Security Advisory - July 13, 2010

Zscaler, working with Microsoft through their MAPPs program, has proactively deployed protections for the following three web based, client-side attacks included in the July 2010 Microsoft security bulletins. Zscaler clients are protected from the following vulnerabilities simply by leveraging the Zscaler platform, without the need to take any further action.

MS10-042 - Vulnerability in Help and Support Center Could Allow Remote Code Execution

Severity: Critical
Affected Software

• Windows XP
• Windows Server 2003

CVE-2010-1885 - Microsoft Windows Help Centre Handles Malformed Escape Sequences Incorrectly

Description: An unauthenticated remote code execution vulnerability exists in the way that the Microsoft Help and Support Center validates specially crafted URLs. This vulnerability could allow remote code execution if a user views a specially crafted Web page using a Web browser or clicks a specially crafted link in an e-mail message.

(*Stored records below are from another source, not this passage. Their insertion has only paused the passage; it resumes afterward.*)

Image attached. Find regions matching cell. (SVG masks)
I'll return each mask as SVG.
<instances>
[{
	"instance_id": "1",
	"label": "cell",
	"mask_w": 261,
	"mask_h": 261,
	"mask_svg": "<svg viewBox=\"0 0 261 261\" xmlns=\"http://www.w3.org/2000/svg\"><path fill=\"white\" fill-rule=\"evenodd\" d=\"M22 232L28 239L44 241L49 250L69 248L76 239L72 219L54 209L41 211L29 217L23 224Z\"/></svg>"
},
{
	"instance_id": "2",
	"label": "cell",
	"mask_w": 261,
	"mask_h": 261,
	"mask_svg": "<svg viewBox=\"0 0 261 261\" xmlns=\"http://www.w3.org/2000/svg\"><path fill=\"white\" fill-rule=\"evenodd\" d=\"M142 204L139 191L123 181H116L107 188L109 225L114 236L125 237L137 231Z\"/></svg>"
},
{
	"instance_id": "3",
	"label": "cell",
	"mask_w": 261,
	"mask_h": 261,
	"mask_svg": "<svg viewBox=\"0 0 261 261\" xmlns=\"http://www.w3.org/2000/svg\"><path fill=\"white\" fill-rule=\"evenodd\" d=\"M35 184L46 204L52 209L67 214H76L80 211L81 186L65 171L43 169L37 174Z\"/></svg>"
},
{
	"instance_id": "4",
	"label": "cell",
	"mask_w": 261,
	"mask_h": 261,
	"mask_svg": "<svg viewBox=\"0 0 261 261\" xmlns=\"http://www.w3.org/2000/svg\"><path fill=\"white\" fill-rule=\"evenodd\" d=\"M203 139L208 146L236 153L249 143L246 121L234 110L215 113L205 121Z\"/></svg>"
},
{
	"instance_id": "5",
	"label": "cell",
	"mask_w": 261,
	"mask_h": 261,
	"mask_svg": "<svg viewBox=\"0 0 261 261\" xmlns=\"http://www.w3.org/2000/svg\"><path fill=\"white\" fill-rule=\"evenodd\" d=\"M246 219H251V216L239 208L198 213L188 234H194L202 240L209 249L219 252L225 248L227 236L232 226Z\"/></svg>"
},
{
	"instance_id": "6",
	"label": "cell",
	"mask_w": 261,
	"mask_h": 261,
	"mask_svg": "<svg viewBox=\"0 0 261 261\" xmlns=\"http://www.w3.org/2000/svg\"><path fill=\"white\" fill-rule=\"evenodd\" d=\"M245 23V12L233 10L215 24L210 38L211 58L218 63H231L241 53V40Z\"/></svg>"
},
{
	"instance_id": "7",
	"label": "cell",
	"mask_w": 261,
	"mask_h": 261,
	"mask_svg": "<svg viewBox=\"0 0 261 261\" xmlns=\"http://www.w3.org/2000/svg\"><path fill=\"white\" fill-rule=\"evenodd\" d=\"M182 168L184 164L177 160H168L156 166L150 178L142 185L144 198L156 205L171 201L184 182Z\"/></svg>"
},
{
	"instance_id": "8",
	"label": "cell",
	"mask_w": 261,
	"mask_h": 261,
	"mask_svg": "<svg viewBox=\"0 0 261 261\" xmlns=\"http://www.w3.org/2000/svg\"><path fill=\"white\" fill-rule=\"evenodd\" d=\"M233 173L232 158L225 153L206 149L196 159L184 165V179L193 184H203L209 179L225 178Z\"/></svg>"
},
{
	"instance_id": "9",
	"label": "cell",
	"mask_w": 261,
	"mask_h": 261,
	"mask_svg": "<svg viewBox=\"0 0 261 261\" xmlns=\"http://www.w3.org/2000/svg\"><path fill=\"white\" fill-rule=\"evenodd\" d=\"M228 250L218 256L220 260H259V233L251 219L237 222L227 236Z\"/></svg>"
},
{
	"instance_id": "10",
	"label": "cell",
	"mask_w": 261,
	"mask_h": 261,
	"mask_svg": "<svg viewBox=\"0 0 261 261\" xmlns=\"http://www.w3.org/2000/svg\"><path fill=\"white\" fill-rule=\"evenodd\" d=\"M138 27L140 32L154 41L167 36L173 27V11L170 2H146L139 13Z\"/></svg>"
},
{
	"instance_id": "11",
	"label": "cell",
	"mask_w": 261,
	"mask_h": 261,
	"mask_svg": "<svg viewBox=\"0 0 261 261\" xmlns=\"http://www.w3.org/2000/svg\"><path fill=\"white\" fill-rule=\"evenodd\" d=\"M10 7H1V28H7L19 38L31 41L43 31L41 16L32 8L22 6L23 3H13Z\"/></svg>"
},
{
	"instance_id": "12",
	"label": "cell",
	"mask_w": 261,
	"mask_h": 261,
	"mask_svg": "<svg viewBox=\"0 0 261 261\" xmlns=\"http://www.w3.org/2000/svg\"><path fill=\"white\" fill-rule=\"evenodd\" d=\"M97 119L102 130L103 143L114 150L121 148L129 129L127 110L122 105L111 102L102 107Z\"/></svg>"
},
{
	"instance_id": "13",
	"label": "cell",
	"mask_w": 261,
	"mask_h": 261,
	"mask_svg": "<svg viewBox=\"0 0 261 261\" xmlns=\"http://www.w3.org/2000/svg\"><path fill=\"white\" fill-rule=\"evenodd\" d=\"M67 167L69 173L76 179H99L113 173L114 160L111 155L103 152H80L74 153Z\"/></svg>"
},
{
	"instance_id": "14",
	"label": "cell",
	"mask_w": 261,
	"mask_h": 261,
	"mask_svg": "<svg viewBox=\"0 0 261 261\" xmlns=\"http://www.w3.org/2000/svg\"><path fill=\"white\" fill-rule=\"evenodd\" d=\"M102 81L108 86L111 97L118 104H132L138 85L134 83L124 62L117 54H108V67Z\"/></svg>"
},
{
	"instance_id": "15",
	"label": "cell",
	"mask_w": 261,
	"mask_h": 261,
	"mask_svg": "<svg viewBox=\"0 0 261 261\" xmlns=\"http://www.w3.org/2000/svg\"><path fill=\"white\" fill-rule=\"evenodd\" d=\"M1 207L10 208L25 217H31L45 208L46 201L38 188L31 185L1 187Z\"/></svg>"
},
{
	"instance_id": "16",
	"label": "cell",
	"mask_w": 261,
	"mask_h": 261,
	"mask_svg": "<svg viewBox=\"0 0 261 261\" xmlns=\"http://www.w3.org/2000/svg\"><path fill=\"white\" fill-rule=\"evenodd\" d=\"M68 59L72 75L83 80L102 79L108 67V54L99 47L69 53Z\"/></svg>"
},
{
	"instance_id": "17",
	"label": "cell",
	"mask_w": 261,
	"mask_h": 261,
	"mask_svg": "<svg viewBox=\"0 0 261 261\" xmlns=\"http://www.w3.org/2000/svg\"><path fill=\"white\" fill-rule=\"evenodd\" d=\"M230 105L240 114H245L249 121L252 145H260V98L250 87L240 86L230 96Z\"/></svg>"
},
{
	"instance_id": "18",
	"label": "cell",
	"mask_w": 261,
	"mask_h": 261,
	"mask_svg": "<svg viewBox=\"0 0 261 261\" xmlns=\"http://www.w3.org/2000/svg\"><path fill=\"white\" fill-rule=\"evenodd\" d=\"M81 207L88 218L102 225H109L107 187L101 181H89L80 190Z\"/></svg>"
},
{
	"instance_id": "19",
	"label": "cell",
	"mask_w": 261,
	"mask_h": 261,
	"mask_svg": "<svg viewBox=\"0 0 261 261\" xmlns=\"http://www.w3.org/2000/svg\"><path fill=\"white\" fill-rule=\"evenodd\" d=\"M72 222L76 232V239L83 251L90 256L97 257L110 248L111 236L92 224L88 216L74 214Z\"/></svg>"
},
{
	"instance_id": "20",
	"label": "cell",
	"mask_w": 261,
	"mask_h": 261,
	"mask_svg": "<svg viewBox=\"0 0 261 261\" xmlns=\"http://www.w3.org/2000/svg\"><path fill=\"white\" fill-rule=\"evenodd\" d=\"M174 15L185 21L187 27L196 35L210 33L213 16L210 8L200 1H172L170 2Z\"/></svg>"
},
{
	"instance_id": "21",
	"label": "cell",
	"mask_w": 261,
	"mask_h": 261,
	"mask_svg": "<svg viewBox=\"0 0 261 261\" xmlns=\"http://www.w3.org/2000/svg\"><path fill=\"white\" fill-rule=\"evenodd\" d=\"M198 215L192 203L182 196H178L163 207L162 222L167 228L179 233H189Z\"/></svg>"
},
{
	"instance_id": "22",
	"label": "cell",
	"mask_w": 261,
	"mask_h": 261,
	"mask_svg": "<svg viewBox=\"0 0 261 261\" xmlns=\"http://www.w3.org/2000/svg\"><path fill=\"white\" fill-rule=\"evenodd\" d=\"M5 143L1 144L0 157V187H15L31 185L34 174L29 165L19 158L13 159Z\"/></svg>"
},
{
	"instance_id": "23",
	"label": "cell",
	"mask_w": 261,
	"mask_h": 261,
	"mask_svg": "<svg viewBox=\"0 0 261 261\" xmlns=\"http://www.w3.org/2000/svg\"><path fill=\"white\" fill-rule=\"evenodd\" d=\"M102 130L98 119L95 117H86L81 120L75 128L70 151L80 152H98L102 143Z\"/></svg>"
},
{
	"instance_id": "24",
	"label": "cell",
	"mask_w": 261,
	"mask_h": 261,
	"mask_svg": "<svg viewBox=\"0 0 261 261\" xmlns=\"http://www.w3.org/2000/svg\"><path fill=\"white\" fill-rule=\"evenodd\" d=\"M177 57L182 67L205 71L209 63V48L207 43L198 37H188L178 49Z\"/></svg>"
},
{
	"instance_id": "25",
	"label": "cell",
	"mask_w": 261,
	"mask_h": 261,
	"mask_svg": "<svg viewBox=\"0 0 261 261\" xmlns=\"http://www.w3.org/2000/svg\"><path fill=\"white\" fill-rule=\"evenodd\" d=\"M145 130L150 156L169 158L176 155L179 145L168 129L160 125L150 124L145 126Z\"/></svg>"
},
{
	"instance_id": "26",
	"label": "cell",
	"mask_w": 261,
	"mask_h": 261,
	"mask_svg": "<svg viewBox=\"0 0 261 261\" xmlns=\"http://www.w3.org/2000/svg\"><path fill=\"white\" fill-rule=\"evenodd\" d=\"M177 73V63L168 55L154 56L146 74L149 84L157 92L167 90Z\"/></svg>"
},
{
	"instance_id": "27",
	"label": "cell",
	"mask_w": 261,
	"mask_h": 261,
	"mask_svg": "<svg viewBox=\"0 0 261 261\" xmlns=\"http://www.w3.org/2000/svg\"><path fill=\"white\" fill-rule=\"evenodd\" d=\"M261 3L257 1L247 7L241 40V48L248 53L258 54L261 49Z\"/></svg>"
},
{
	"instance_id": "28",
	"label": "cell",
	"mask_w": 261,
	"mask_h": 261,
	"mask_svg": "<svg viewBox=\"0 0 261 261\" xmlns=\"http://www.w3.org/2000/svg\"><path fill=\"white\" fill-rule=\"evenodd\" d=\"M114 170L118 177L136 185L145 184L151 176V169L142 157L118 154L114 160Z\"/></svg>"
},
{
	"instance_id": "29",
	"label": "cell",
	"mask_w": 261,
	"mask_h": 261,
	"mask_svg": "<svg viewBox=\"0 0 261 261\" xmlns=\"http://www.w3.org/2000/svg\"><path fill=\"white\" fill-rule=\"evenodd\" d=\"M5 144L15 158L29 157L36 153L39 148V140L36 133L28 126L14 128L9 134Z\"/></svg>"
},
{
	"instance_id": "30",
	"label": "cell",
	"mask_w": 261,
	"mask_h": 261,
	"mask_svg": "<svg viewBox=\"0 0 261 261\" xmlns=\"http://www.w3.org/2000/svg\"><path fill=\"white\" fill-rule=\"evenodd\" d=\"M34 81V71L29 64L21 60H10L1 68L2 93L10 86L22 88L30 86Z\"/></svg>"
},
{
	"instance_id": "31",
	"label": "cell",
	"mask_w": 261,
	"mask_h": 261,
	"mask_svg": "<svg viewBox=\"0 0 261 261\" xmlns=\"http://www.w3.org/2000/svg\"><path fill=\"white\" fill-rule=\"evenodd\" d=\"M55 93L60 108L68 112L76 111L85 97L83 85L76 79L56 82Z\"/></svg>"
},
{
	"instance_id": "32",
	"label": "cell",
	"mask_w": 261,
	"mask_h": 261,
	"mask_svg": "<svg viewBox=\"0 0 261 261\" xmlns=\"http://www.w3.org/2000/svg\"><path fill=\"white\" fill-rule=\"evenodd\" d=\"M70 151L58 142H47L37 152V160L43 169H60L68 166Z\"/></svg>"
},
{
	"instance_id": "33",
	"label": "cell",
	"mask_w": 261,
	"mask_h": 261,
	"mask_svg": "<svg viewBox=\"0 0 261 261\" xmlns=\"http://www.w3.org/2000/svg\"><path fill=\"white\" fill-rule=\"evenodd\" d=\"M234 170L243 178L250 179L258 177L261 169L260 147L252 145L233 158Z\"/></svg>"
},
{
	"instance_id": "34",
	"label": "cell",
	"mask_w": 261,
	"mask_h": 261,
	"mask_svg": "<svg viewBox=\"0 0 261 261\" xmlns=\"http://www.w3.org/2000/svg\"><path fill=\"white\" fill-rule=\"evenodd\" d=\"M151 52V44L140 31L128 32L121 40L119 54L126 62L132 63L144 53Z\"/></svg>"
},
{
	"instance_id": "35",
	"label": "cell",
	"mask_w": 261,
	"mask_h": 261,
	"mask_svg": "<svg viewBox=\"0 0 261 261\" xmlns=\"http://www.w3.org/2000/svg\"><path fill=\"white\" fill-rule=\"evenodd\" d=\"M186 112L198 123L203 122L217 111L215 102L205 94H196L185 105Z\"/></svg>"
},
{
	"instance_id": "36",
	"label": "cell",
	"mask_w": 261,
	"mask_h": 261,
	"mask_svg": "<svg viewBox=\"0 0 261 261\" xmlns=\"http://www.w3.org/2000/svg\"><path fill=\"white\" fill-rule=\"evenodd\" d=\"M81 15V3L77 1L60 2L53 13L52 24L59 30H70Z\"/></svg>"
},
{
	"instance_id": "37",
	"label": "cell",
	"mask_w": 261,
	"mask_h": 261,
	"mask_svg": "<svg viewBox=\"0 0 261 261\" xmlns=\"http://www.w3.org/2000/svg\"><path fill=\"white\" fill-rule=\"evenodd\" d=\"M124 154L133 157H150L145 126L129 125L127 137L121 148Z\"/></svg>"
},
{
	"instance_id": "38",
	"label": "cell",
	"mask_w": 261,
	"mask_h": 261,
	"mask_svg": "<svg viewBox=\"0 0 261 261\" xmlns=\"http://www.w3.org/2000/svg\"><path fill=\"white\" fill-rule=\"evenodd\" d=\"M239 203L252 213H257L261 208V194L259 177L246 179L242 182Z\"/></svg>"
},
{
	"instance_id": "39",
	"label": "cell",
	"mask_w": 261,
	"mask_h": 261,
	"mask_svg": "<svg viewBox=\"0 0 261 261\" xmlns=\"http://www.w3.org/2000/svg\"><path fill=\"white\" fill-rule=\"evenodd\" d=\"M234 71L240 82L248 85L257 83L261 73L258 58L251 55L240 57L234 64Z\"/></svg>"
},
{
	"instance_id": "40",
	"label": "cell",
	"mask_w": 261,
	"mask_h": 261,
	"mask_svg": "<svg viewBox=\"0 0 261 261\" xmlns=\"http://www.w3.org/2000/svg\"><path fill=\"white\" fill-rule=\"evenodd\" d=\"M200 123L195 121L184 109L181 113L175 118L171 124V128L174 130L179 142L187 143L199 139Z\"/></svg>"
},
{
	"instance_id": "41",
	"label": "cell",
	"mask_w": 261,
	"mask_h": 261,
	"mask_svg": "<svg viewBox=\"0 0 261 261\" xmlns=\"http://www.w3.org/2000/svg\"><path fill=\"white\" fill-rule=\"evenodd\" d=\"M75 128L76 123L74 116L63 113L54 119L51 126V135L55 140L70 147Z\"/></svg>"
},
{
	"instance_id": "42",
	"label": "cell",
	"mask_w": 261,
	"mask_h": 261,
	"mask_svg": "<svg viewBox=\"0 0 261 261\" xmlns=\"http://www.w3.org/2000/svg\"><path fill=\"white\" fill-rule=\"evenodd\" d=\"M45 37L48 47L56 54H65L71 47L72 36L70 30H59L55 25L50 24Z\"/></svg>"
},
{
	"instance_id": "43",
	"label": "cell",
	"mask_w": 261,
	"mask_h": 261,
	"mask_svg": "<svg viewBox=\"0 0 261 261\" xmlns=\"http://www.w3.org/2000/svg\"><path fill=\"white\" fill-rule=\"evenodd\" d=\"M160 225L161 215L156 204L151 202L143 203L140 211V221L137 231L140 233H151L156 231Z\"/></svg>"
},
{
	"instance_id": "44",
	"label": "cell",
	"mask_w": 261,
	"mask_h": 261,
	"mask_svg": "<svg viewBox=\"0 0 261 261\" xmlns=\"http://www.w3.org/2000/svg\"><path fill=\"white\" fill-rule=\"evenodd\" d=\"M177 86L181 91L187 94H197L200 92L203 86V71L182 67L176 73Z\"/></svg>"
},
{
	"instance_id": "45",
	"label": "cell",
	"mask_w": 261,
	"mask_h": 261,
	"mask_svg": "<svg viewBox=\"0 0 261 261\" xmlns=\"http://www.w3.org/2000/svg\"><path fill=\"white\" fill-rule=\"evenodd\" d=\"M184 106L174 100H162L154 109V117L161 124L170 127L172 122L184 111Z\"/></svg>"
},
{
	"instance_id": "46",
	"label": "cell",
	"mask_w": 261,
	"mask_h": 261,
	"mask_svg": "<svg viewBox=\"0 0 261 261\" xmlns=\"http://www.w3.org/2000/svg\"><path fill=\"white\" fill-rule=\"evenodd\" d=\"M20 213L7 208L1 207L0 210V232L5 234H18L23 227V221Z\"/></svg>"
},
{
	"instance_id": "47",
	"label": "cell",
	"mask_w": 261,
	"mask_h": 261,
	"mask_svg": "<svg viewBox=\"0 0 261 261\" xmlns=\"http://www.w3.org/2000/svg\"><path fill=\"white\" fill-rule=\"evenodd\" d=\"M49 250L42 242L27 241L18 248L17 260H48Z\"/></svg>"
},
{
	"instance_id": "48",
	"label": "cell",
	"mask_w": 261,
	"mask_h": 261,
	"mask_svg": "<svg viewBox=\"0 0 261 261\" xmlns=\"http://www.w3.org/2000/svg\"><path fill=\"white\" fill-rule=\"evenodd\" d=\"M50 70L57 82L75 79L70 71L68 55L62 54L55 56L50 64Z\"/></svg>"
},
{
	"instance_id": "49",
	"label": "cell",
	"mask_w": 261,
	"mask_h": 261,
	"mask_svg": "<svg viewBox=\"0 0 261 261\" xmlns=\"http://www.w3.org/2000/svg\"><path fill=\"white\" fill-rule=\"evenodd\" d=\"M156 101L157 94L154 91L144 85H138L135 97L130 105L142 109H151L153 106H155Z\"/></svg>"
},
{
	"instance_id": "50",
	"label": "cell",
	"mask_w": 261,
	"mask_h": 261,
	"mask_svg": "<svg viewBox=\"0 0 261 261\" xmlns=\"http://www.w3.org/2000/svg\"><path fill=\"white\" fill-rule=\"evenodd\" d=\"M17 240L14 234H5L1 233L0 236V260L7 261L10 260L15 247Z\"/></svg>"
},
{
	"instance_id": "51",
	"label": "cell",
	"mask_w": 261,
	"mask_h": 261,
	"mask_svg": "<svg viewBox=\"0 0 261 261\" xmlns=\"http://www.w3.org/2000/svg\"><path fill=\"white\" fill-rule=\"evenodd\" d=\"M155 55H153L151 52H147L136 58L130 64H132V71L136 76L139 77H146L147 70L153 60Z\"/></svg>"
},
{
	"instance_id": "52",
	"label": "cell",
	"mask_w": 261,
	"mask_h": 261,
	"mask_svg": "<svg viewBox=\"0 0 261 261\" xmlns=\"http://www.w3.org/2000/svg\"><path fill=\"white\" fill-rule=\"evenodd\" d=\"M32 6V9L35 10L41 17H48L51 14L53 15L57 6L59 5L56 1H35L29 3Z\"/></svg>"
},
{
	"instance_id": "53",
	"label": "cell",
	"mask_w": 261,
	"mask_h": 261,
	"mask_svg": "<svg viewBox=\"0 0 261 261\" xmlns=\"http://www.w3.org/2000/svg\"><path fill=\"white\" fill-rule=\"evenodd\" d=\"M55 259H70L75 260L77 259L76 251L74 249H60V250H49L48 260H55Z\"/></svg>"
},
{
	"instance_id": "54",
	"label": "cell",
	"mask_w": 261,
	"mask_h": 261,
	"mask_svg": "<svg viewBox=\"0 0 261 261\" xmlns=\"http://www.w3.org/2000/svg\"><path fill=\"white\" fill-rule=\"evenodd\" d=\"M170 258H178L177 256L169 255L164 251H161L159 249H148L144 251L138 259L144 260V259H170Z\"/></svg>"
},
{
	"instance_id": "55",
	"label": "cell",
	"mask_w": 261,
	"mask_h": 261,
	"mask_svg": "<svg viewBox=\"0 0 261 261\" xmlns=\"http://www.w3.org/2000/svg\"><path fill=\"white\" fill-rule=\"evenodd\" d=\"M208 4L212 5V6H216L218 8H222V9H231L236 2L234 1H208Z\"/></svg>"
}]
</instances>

Note: Details of this vulnerability were first made public on June 10, 2010, when they were posted to the Full Disclosure mailing list. On that day, Microsoft shared private information about the vulnerability with Microsoft MAPPs partners, of which Zscaler is a member, and exploit code for this issue appeared in-the-wild shortly thereafter. Zscaler deployed protections for CVE-2010-1885 on June 10 immediately following notification from Microsoft and has blocked numerous exploitation attempts during the 34 days that this issue was exposed without a patch being available.

MS10-044 - Vulnerabilities in Microsoft Office Access ActiveX Controls Could Allow Remote Code Execution

Severity: Critical
Affected Software

• Microsoft Office 2003
• Microsoft Office 2007

CVE-2010-1881 - ACCWIZ.dll Uninitialized Variable Vulnerability

Description: A remote code execution vulnerability exists in the way that the FieldList ActiveX control is instantiated by Microsoft Office and Internet Explorer.

CVE-2010-0814 - Access ActiveX Control Vulnerability

Description: A remote code execution vulnerability exists in Access ActiveX controls due to the way that multiple ActiveX controls are loaded by Internet Explorer

CVE-2010-1257 - toStaticHTML Information Disclosure Vulnerability

Description: An information leakage vulnerability exists in the way Internet Explorer handles content using specific strings when sanitizing HTML. This vulnerability could be leveraged by an attacker to conduct a cross-site scripting (XSS) attack against a victim, on sites utilizing the toStaticHTML API.

CVE-2010-1259 - Uninitialized Memory Corruption Vulnerability

Description: A remote code execution vulnerability can be triggered when Internet Explorer attempts to access an object that has not been correctly initialized or has been deleted.

CVE-2010-1262 - Memory Corruption Vulnerability

Description: A remote code execution vulnerability can be triggered when Internet Explorer attempts to access an object that has not been correctly initialized or has been deleted.

MS10-039 - Vulnerabilities in Microsoft SharePoint Could Allow Elevation of Privilege

Severity: Important
Affected Software

• Microsoft SharePoint Services 3.0
• Microsoft Office InfoPath 2003
• Microsoft Office InfoPath 2007
• Microsoft Office SharePoint Server 2007

CVE-2010-0817 - Help.aspx XSS Vulnerability

Description: A cross-site scripting (XSS) vulnerability exists in Microsoft SharePoint and InfoPath which could allow an attacker to execute active script in the context of a user that visited a vulnerable web page.

Note: Zscaler has always provided cross-site scripting (XSS) protection against all vulnerable websites. Therefore, Zscaler customers have always been protected against this and similar vulnerabilities in all web sites.